__To do__: Repeat the data verbatim.

## Start Records for the task

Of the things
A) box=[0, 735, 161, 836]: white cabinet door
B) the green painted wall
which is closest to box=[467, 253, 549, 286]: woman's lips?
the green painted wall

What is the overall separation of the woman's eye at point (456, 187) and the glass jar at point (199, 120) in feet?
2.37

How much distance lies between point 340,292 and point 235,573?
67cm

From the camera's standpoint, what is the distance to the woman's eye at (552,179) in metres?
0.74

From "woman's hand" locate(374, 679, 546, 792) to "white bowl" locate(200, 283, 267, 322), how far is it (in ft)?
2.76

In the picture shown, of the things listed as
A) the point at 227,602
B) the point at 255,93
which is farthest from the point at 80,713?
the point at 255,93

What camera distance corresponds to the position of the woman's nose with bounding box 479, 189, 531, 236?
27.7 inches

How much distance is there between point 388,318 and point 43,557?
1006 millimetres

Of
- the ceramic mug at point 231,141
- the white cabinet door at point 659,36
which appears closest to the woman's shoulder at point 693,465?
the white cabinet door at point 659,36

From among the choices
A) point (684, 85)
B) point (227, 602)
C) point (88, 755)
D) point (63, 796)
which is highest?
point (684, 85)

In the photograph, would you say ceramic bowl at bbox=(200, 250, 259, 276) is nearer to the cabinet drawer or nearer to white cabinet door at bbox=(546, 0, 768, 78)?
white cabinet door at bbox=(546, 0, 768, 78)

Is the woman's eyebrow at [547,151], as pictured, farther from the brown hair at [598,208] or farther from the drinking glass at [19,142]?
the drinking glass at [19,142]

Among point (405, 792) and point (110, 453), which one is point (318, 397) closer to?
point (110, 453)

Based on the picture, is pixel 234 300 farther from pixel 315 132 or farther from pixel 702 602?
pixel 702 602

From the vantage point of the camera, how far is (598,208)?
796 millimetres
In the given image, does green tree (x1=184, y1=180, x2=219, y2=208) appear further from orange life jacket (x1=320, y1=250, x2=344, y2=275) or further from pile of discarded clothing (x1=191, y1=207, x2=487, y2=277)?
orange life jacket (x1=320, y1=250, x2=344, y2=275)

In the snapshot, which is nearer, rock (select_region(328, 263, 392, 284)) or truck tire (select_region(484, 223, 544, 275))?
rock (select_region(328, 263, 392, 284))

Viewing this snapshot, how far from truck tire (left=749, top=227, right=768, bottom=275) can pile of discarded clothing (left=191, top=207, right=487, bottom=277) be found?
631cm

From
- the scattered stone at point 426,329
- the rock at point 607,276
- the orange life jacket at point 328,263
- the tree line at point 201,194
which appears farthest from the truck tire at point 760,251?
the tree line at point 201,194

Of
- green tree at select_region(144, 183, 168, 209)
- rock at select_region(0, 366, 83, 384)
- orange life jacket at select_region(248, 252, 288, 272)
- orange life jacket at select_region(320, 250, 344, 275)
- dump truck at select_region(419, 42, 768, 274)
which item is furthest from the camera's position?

## End Records for the task

__Answer to this exercise__:
Of the things
A) box=[0, 735, 161, 836]: white cabinet door
B) the green painted wall
which is closest to box=[467, 253, 549, 286]: woman's lips?
the green painted wall

What is the overall separation of the woman's eye at point (456, 187) and the glass jar at point (199, 120) in feet?
2.37

How much distance lies between point 340,292 and point 235,573?
67cm

From the camera's standpoint, what is the distance to the woman's eye at (552,179) in metres?
0.74

From "woman's hand" locate(374, 679, 546, 792) to "white bowl" locate(200, 283, 267, 322), how far is it (in ft)?
2.76

In the picture shown, of the things listed as
A) the point at 227,602
B) the point at 255,93
which is farthest from the point at 80,713?
the point at 255,93

What camera distance corresponds to the position of the woman's nose with bounding box 479, 189, 531, 236?
27.7 inches

How much distance is there between point 388,318 and point 43,557?
1006 millimetres

Of
- the ceramic mug at point 231,141
- the white cabinet door at point 659,36
which appears closest to the woman's shoulder at point 693,465?
the white cabinet door at point 659,36

From among the choices
A) point (684, 85)
B) point (227, 602)
C) point (88, 755)
D) point (63, 796)
which is highest?
point (684, 85)

In the photograph, would you say ceramic bowl at bbox=(200, 250, 259, 276) is nearer to the cabinet drawer or nearer to white cabinet door at bbox=(546, 0, 768, 78)?
white cabinet door at bbox=(546, 0, 768, 78)

Is the woman's eyebrow at [547,151], as pictured, farther from the brown hair at [598,208] or farther from the drinking glass at [19,142]?
the drinking glass at [19,142]

Among point (405, 792) and point (110, 453), which one is point (318, 397) closer to?
point (110, 453)

Based on the picture, is pixel 234 300 farther from pixel 315 132 or farther from pixel 702 602?
pixel 702 602

From the vantage point of the camera, how far is (598,208)?
796 millimetres
In the given image, does green tree (x1=184, y1=180, x2=219, y2=208) appear further from orange life jacket (x1=320, y1=250, x2=344, y2=275) or further from pile of discarded clothing (x1=191, y1=207, x2=487, y2=277)?
orange life jacket (x1=320, y1=250, x2=344, y2=275)

In the snapshot, which is nearer, rock (select_region(328, 263, 392, 284)) or truck tire (select_region(484, 223, 544, 275))?
rock (select_region(328, 263, 392, 284))

Viewing this snapshot, how far from truck tire (left=749, top=227, right=768, bottom=275) can pile of discarded clothing (left=191, top=207, right=487, bottom=277) be found?
631cm

From
- the scattered stone at point 426,329
- the rock at point 607,276
- the orange life jacket at point 328,263
- the tree line at point 201,194
which appears farthest from the truck tire at point 760,251?
the tree line at point 201,194

Of
- green tree at select_region(144, 183, 168, 209)
- rock at select_region(0, 366, 83, 384)
- orange life jacket at select_region(248, 252, 288, 272)
- orange life jacket at select_region(320, 250, 344, 275)
- dump truck at select_region(419, 42, 768, 274)
which item is furthest from the camera's position?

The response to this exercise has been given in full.